* **PARTS OF THE EXERCISE**
1. Please copy the object storage text from "To configure object" to "data processing workflows.", swapping "credentials" for "access keys".
2. In the object storage text, through which API can object storage access be configured?

* **TEXT**
Object Storage Access Configuration
The hugr
engine supports access to files stored in object storage systems, such as Local S3 (MinIO), AWS S3, Google Cloud Storage, Cloudflare R2, or Azure Blob Storage. This allows you to work with large datasets, files, or other binary data directly from your queries and mutations.
To configure object storage access, you need to provide the necessary credentials and connection settings for the object storage system you are using. This can be done through the unified GraphQL API.
Once object storage access is configured, you can use the hugr
engine to read and write files to the object storage system as part of your data processing workflows.

* **RECORD SET**
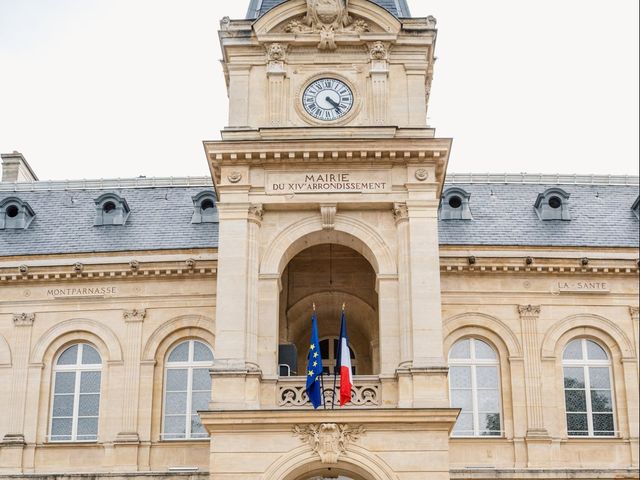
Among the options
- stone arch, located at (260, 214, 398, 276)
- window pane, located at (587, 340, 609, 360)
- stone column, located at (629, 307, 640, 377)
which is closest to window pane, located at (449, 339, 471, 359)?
window pane, located at (587, 340, 609, 360)

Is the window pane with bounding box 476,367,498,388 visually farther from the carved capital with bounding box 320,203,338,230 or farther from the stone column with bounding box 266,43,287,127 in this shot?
the stone column with bounding box 266,43,287,127

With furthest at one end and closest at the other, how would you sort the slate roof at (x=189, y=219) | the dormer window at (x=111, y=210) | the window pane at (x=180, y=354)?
the dormer window at (x=111, y=210) < the slate roof at (x=189, y=219) < the window pane at (x=180, y=354)

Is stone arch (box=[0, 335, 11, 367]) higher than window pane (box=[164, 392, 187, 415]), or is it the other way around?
stone arch (box=[0, 335, 11, 367])

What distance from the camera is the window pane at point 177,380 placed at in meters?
30.9

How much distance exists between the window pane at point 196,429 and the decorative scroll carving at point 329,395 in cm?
552

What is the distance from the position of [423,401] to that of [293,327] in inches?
267

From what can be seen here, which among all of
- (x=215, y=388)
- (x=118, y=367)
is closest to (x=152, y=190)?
(x=118, y=367)

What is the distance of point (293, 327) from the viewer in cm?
3097

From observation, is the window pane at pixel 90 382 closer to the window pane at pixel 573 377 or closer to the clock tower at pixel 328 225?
the clock tower at pixel 328 225

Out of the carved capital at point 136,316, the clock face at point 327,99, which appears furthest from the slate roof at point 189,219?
the clock face at point 327,99

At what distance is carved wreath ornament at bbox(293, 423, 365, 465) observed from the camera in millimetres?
24672

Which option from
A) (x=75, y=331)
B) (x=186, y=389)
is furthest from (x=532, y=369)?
(x=75, y=331)

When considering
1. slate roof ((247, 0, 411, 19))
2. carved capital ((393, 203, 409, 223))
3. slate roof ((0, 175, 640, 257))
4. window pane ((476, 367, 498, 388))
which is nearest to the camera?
carved capital ((393, 203, 409, 223))

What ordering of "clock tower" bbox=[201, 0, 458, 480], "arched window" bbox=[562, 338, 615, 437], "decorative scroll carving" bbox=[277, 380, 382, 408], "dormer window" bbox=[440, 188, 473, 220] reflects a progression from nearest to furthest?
1. "clock tower" bbox=[201, 0, 458, 480]
2. "decorative scroll carving" bbox=[277, 380, 382, 408]
3. "arched window" bbox=[562, 338, 615, 437]
4. "dormer window" bbox=[440, 188, 473, 220]
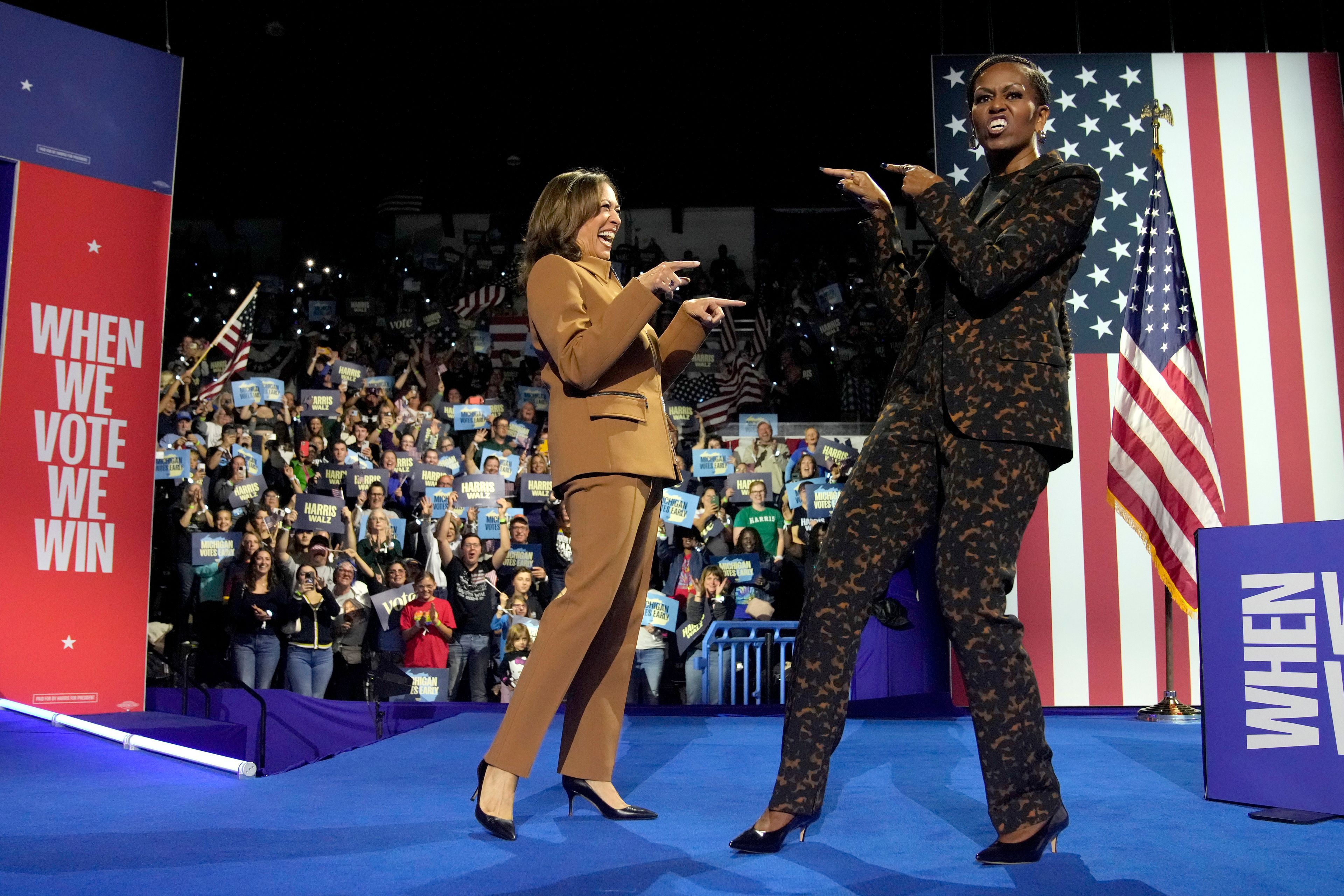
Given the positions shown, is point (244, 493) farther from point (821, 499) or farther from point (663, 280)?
point (663, 280)

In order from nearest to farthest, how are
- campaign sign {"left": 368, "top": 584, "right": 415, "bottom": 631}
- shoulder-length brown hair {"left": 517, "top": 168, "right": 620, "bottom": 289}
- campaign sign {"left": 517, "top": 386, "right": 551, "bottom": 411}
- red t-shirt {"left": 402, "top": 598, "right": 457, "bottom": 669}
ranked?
shoulder-length brown hair {"left": 517, "top": 168, "right": 620, "bottom": 289}
red t-shirt {"left": 402, "top": 598, "right": 457, "bottom": 669}
campaign sign {"left": 368, "top": 584, "right": 415, "bottom": 631}
campaign sign {"left": 517, "top": 386, "right": 551, "bottom": 411}

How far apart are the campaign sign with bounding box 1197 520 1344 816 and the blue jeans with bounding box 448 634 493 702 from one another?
16.0 ft

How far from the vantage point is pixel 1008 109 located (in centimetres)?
189

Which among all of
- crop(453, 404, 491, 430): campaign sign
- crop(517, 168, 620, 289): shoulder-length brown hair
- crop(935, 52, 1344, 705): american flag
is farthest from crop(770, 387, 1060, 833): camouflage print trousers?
crop(453, 404, 491, 430): campaign sign

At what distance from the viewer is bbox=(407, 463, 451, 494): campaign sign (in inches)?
317

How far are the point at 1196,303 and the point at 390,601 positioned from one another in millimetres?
4857

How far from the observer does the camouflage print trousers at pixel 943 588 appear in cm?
177

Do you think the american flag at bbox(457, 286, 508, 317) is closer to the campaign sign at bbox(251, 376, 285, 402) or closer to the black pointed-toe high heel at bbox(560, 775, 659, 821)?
the campaign sign at bbox(251, 376, 285, 402)

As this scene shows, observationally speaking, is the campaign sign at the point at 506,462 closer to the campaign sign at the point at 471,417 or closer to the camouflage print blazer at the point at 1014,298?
the campaign sign at the point at 471,417

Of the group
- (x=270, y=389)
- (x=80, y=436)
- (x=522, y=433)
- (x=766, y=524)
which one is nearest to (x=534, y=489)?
(x=522, y=433)

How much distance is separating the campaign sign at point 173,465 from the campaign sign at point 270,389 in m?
1.28

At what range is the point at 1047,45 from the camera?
6.71 meters

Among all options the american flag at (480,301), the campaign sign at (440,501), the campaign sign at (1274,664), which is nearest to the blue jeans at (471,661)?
the campaign sign at (440,501)

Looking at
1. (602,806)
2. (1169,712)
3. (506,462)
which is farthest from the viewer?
(506,462)
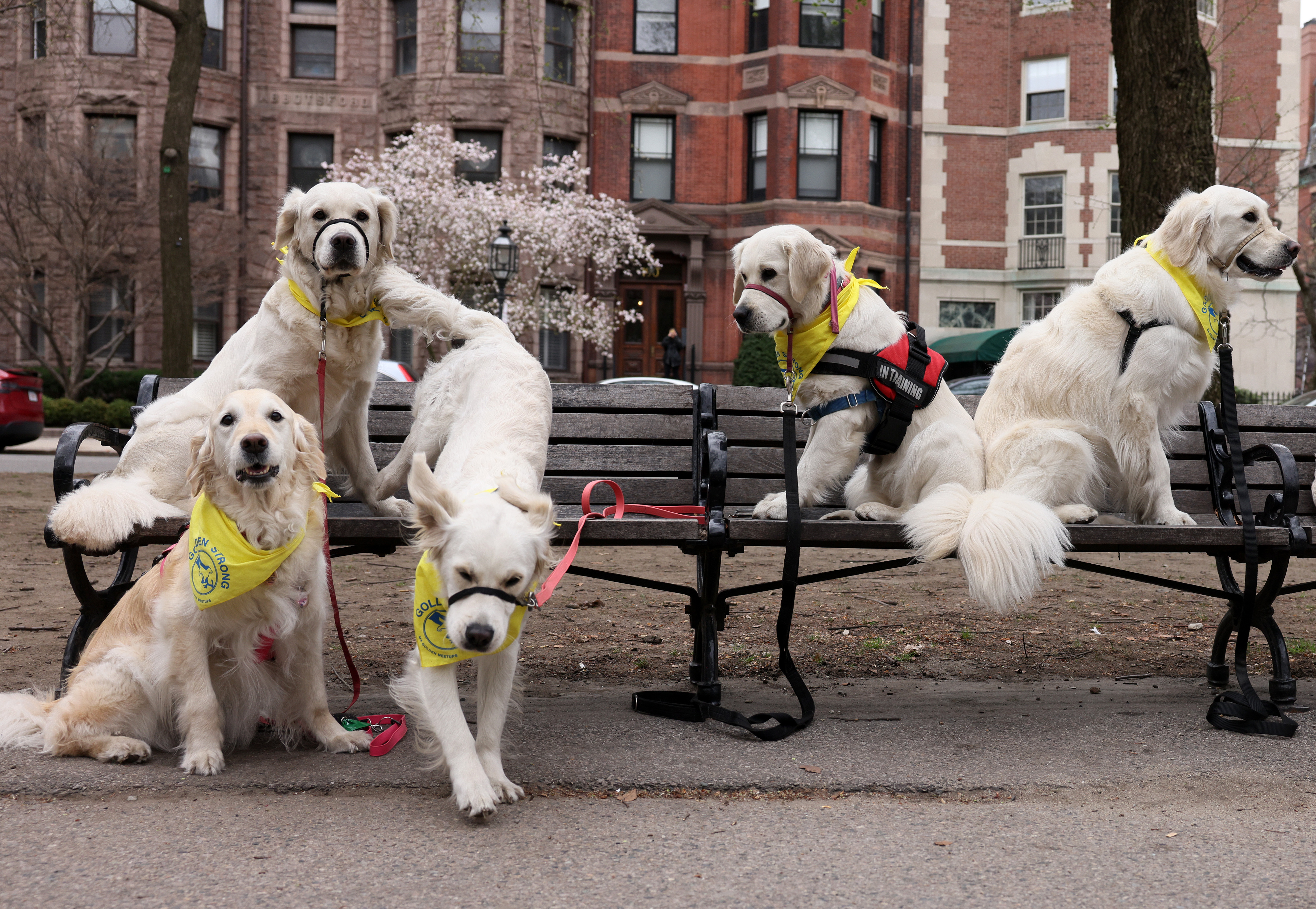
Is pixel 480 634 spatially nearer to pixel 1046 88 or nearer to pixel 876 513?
pixel 876 513

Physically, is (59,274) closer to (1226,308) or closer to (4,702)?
(4,702)

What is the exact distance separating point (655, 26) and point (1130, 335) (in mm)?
25563

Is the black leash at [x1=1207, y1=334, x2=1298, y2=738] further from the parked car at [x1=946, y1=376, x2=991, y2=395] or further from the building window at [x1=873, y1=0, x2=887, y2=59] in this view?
the building window at [x1=873, y1=0, x2=887, y2=59]

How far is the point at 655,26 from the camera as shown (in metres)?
27.2

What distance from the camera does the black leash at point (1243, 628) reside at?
3814 millimetres

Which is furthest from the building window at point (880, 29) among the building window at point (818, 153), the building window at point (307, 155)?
the building window at point (307, 155)

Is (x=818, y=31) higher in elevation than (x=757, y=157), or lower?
higher

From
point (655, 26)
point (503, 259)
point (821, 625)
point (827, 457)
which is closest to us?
point (827, 457)

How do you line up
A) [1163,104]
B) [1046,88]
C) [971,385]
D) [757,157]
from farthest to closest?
[1046,88], [757,157], [971,385], [1163,104]

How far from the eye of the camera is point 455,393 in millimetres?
3885

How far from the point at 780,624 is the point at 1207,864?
1.58 metres

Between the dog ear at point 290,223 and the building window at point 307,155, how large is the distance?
24.5 metres

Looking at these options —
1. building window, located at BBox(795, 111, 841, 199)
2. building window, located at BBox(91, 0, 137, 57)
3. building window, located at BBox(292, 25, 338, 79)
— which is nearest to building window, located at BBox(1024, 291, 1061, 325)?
building window, located at BBox(795, 111, 841, 199)

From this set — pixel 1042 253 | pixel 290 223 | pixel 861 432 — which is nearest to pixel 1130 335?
pixel 861 432
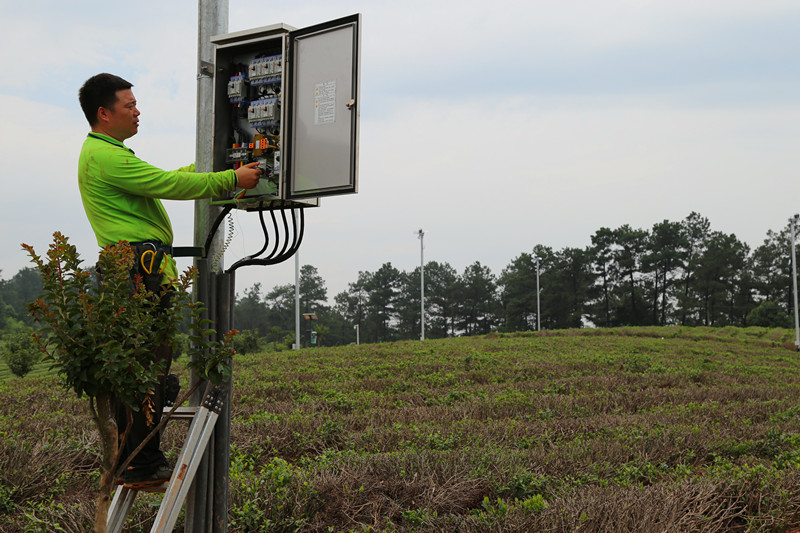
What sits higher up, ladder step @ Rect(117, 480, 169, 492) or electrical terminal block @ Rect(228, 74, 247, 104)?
electrical terminal block @ Rect(228, 74, 247, 104)

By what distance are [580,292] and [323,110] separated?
62.4 meters

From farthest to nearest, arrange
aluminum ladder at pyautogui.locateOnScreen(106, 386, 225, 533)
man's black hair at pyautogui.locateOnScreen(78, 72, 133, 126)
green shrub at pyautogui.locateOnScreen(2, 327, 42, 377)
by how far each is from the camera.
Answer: green shrub at pyautogui.locateOnScreen(2, 327, 42, 377) < man's black hair at pyautogui.locateOnScreen(78, 72, 133, 126) < aluminum ladder at pyautogui.locateOnScreen(106, 386, 225, 533)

* **RESULTS OF THE EXERCISE**
1.
To configure object storage access, you need to provide the necessary access keys and connection settings for the object storage system you are using. This can be done through the unified GraphQL API.
Once object storage access is configured, you can use the hugr
engine to read and write files to the object storage system as part of your data processing workflows.

2. Through the unified GraphQL API.